Whether HTML 5 will introduce new security threats is less an issue than the need for Web developers to be able to effectively mitigate any potential risk borne from the pending programming standard, advise industry observers.
Jeremiah Grossman, CTO of WhiteHat Security, told ZDNet Asia: "With a specification as large and as powerful as HTML 5, implementation should be taken with the upmost concern toward security."
Currently still a working draft, Hypertext Markup Language version 5 (HTML 5) is the latest revision of the Web language–used to describe Web pages–and boasts several new advancements. These include data storage on a local computer which allows Web applications to run offline, as well as native support for rich Web applications and interactions which was previously only possible by installing third-party, proprietary plugins such as Adobe Flash and Microsoft Silverlight.
In an e-mail interview, Ian Jacobs, communications head of the World Wide Web Consortium (W3C), stressed the need for HTML 5 to be adopted particularly because its last official update, HTML4, was in 1999. The consortium is the official standards body responsible for overseeing HTML 5's development.
As the Web evolves from "a Web of documents to a formidable platform of networked applications", facilitating the sharing of information and services over the Internet, Jacobs said there is a significant demand for open standards that allow the creation of rich Internet applications.
Heightened security threats
However, with its promise to deliver new richer functionalities, HTML 5 has also sparked much discussion among security experts whether the increased capabilities could bring along added security vulnerabilities.
Hon Lau, senior security response manager at Symantec, said: "Increased functionality often brings with it increased risks."
Lau explained in an e-mail that HTML 5 includes "around 45 new markup tags", such as the and tags, to enable rich multimedia functions. "[The possible] attack surface is increased due to the sheer volume of changes undergone," he added.
WhiteHat's Grossman also pointed to another potential security threat where users could face an amplified risk of data loss due to the massive amount of data in local storage.
He explained that in the past, Web developers could only save small snippets of data in the form of cookies on the browser. With HTML 5, however, they can store "many megabytes of data" on the user's computer and this will most likely include sensitive data to allow Web applications to be used offline, he said.
Naveen Hegde, market analyst at IDC's Asia-Pacific software research group, said the conventional motive for attacks has been gaining access to sensitive data and hackers would launch cross-site scripting and SQL injection attacks in a bid to steal confidential user information.
Developers obligated to address risks
According to Hegde, developers looking to build on HTML 5 should first evaluate whether it is "beneficial" to deploy the platform's new features which could "end up facilitating Web attacks" on a user's machine.

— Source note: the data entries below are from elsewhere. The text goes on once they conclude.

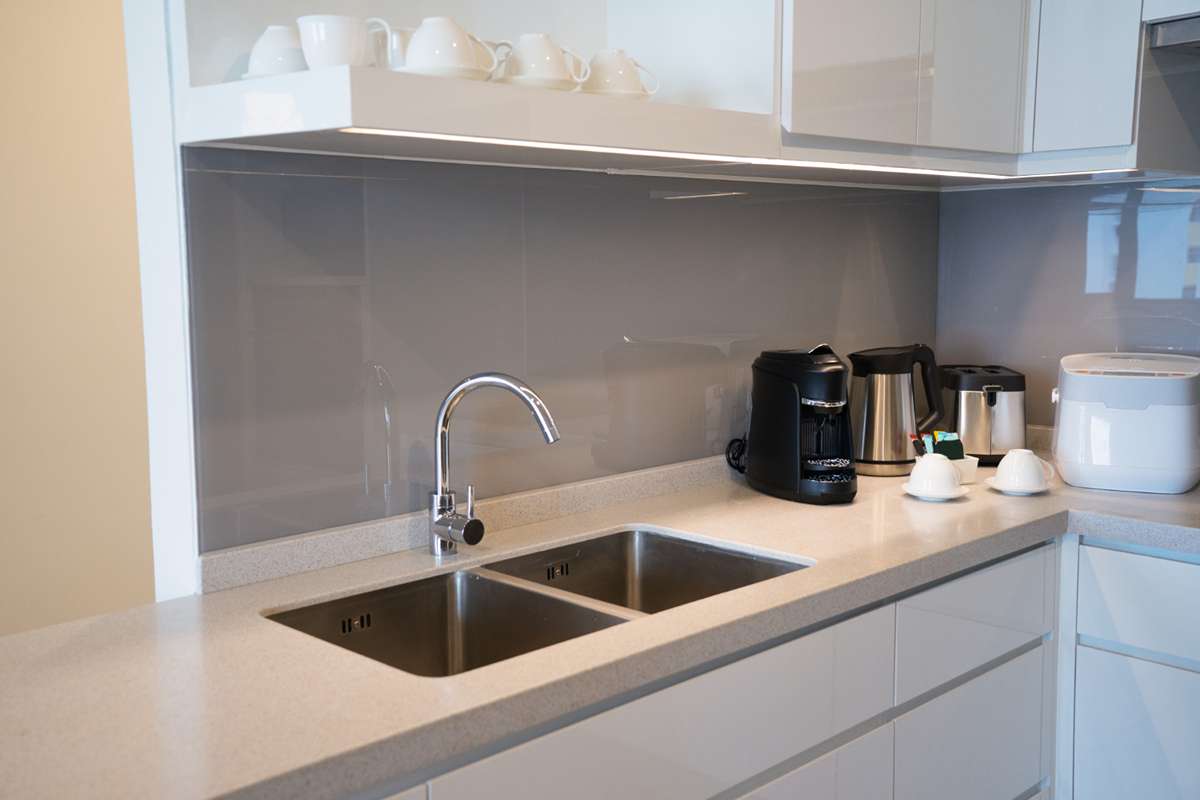 Custom-designed cement kitchen sink installed in a modern kitchen with wooden cabinets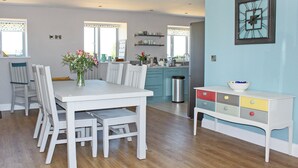 Eine moderne Küche mit weißen Schränken, ein Essbereich mit einem weißen Tisch und Stühlen sowie eine dekorative Uhr an der Wand.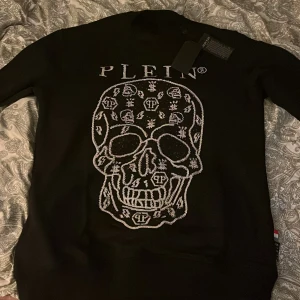 Svart tröja med dödskalle från Philipp Plein - Säljer en svart tröja från Philipp Plein med en stor, glittrig dödskalle på framsidan. Tröjan har långa ärmar och är i mycket bra skick. Perfekt för en cool och edgy look! 🖤 Passar M/L                           PRIS KAN DISKUTERAS!🩶🤍🩶🤍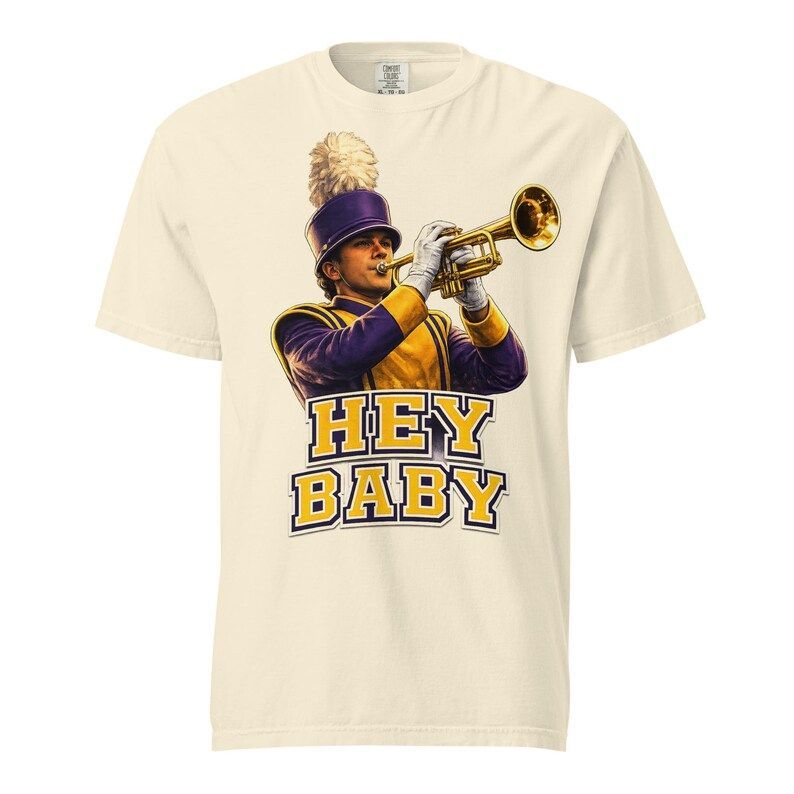 Cream-colored t-shirt featuring a marching band member in purple and gold uniform playing a trumpet above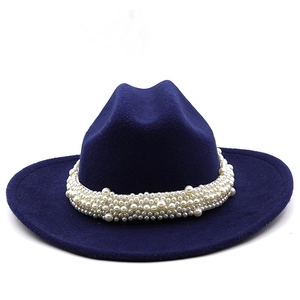Detail of navy wool felt fedora featuring luxury pearl encrusted decorative band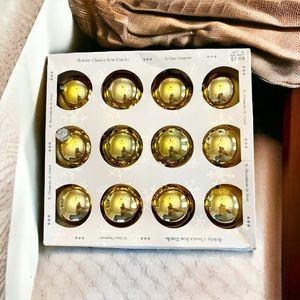 Set of 12 Vintage Rauch ornaments in gold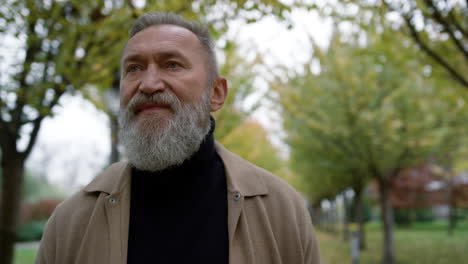 retrato de un hombre maduro con larga barba gris al aire libre.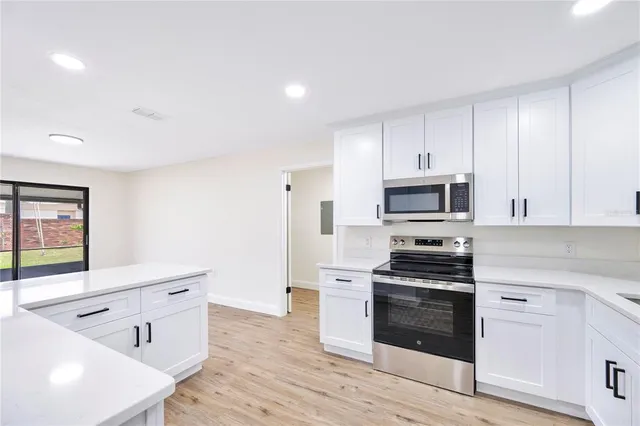 a kitchen with stainless steel appliances white cabinets and a stove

Lau echoed a similar view, noting that while changes in the Web standard may introduce new security risks, the onus is still on developers to mitigate these threats.
He suggested that developers practise and build more security coding principles to reduce potential security risks, such as improved error handling, validating inputs and ensuring boundary checks to avoid buffer overflows.
Grossman also advised developers to create backups and save large volumes of potentially sensitive information contained in end-users' PCs.
"Care should be taken by developers not to…assume it cannot be manipulated by someone with local or remote access to the machine," he cautioned.
He concluded that since HTML 5 vulnerabilities are expected to appear at some point in the future, HTML 5 designers and implementers "should be prepared to respond quickly" whenever new issues or vulnerabilities arise.
Jacobs from W3C, too, emphasized the importance of designing and building Web applications "with sensitivity to user privacy and security needs".
Lau said: "From a security standpoint, the issues with HTML in the past were a result of poor and inconsistent implementation of features described in the HTML specification, and also the non-practice of security coding principles within browser engines and the plugins used by them."
He described HTML 5 to be "a reaction to the current state of the Web space and the evolution that has taken place over the past decade". "[It is a] public standard that aims to address many shortcomings in the functionality provided by previous versions," he added.
Despite its security risks, WhiteHat's Grossman acknowledged that "HTML 5 has arrived". "Security, as a discipline, must help enable technology and business applications, not inhibit them," he said.
Echoing similar sentiments, W3C's Jacobs said HTML 5 may only still be a working draft, but browser vendors are already deploying its features, allowing W3C to revise its drafts. "This way, the final standard can transparently inform implementers where they need to pay close attention to security and privacy issues," he noted.